* Given task
Return every line of the records that contains the word "extent", with case counting.
======== Records supplied
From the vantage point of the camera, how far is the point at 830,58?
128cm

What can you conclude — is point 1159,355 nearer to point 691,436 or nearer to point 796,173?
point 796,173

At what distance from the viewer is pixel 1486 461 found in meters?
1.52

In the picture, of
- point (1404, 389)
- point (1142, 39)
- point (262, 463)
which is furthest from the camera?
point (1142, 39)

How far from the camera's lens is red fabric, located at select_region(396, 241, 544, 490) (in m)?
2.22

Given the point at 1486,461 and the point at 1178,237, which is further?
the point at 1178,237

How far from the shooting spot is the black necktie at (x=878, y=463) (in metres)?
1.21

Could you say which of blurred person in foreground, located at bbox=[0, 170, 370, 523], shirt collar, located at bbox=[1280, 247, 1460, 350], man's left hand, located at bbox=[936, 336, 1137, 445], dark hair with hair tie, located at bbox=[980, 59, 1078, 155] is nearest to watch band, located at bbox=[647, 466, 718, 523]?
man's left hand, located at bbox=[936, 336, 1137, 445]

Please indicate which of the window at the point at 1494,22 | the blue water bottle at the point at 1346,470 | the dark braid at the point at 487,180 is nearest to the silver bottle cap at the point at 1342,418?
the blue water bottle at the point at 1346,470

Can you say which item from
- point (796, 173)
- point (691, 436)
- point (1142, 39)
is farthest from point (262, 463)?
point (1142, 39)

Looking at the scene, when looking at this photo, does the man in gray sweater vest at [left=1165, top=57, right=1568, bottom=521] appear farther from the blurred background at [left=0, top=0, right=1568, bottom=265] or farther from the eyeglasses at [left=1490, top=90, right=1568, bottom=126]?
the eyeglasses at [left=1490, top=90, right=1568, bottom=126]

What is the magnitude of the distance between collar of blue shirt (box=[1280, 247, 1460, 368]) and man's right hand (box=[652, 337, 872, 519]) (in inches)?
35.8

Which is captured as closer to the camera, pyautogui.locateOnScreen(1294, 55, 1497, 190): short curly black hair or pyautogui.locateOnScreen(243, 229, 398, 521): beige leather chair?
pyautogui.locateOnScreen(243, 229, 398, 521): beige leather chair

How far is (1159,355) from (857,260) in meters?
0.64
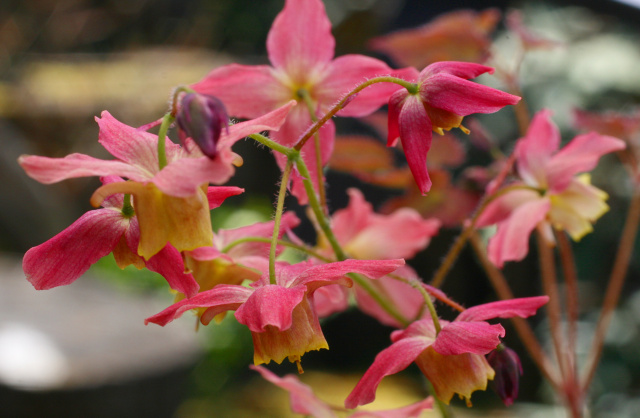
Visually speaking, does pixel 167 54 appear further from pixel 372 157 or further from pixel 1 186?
pixel 372 157

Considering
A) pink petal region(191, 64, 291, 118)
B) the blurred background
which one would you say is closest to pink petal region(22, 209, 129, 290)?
pink petal region(191, 64, 291, 118)

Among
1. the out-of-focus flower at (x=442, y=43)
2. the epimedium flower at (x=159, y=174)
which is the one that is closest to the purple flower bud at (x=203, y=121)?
the epimedium flower at (x=159, y=174)

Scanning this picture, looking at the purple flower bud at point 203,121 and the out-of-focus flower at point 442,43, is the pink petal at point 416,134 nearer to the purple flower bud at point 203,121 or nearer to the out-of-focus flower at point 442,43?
the purple flower bud at point 203,121

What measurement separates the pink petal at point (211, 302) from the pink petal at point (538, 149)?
26cm

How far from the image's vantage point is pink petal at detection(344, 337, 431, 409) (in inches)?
10.4

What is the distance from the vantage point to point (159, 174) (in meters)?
0.22

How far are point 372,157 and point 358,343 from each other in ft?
4.93

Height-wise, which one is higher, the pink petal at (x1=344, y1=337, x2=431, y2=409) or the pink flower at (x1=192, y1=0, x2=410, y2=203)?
the pink flower at (x1=192, y1=0, x2=410, y2=203)

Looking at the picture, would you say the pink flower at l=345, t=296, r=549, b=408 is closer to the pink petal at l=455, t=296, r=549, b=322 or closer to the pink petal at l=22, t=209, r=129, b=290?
the pink petal at l=455, t=296, r=549, b=322

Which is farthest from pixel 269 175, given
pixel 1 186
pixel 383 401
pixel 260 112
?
pixel 260 112

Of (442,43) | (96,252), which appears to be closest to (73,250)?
(96,252)

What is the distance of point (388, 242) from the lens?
48cm

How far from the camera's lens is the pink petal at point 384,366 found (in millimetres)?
265

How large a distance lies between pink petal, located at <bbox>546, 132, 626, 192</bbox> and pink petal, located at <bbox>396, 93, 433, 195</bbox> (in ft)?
0.64
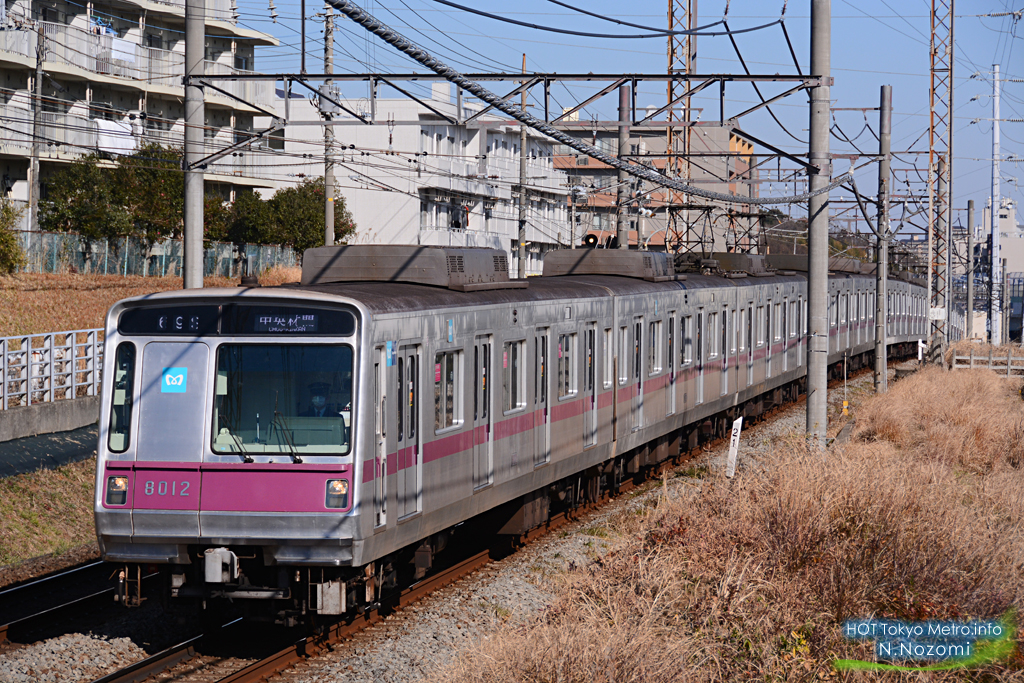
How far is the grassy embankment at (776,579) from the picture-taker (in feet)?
21.4

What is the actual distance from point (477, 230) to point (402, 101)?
20.9 feet

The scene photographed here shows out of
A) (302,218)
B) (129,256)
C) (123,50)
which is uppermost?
(123,50)

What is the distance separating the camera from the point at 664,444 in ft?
57.3

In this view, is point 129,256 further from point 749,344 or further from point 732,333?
point 732,333

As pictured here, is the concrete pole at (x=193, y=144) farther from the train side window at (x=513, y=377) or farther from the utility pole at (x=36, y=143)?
the utility pole at (x=36, y=143)

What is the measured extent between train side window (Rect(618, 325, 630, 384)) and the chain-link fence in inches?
738

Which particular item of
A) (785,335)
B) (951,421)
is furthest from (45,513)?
(785,335)

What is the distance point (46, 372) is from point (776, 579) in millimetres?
11952

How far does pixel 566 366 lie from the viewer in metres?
12.8

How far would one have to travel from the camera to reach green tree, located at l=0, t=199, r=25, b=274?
88.5 ft

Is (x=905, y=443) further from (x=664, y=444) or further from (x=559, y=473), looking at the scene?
(x=559, y=473)

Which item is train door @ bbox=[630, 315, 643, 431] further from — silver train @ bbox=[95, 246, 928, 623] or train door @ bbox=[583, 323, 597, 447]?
silver train @ bbox=[95, 246, 928, 623]

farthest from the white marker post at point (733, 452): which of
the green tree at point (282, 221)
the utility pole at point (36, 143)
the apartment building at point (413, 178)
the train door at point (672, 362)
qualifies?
the apartment building at point (413, 178)

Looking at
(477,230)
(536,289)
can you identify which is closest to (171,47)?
(477,230)
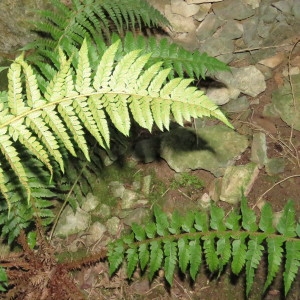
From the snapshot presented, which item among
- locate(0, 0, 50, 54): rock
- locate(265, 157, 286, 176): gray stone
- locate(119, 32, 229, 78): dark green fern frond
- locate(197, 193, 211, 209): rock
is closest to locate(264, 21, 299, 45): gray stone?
locate(265, 157, 286, 176): gray stone

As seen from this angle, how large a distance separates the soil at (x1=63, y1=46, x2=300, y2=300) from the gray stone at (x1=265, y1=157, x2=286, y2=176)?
36 millimetres

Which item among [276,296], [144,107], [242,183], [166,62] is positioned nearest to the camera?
[144,107]

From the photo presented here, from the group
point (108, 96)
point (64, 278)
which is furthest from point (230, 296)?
point (108, 96)

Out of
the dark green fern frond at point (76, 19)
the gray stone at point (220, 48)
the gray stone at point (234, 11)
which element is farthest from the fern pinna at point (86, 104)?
the gray stone at point (234, 11)

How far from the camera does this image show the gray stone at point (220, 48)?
12.1 feet

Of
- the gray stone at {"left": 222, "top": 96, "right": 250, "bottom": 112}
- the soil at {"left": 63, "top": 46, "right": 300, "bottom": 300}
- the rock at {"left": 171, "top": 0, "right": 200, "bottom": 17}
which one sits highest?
the rock at {"left": 171, "top": 0, "right": 200, "bottom": 17}

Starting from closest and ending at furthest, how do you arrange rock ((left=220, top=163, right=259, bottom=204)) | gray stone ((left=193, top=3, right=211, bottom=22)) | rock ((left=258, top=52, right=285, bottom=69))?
rock ((left=220, top=163, right=259, bottom=204))
rock ((left=258, top=52, right=285, bottom=69))
gray stone ((left=193, top=3, right=211, bottom=22))

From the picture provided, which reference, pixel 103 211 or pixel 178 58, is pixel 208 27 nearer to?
pixel 178 58

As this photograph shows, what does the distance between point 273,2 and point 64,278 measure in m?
3.05

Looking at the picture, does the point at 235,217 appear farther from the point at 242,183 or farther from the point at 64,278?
the point at 64,278

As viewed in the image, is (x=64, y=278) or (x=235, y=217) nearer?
(x=235, y=217)

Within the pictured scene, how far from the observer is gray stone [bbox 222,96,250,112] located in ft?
11.4

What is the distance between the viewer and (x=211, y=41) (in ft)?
12.2

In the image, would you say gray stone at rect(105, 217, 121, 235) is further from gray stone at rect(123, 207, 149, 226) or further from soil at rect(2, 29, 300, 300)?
soil at rect(2, 29, 300, 300)
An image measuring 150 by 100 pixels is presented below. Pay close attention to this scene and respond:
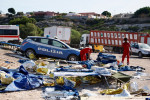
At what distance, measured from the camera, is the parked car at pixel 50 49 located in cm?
1509

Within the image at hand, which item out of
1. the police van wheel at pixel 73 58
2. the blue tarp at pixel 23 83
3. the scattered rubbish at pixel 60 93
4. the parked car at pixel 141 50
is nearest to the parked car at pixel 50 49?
the police van wheel at pixel 73 58

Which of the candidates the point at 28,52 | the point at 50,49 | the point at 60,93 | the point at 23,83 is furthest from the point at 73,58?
the point at 60,93

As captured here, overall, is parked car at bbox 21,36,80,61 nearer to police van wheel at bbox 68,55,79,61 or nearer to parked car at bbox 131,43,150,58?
police van wheel at bbox 68,55,79,61

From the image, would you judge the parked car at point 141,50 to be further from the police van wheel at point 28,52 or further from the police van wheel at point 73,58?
the police van wheel at point 28,52

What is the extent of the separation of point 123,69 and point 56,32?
2027 centimetres

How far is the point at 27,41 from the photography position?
15711 mm

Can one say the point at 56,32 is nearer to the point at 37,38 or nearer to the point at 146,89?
the point at 37,38

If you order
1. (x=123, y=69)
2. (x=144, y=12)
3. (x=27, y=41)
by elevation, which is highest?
(x=144, y=12)

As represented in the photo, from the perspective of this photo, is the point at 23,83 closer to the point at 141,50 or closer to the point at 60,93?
the point at 60,93

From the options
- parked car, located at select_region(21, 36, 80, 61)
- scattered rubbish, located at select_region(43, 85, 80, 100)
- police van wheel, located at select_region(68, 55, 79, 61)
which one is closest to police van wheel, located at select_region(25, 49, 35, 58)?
parked car, located at select_region(21, 36, 80, 61)

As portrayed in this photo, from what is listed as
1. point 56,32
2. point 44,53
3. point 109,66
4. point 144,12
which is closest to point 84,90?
point 109,66

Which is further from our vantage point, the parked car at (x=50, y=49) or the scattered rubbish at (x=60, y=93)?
the parked car at (x=50, y=49)

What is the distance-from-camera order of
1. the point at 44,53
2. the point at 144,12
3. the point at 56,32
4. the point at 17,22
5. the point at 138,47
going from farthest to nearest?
1. the point at 144,12
2. the point at 17,22
3. the point at 56,32
4. the point at 138,47
5. the point at 44,53

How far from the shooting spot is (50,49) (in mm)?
15125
================
* Task answer
What is the measured extent between train side window (Rect(618, 325, 630, 384)) and the chain-link fence in inches?
What is the extent of the separation of point 123,69 and point 56,32?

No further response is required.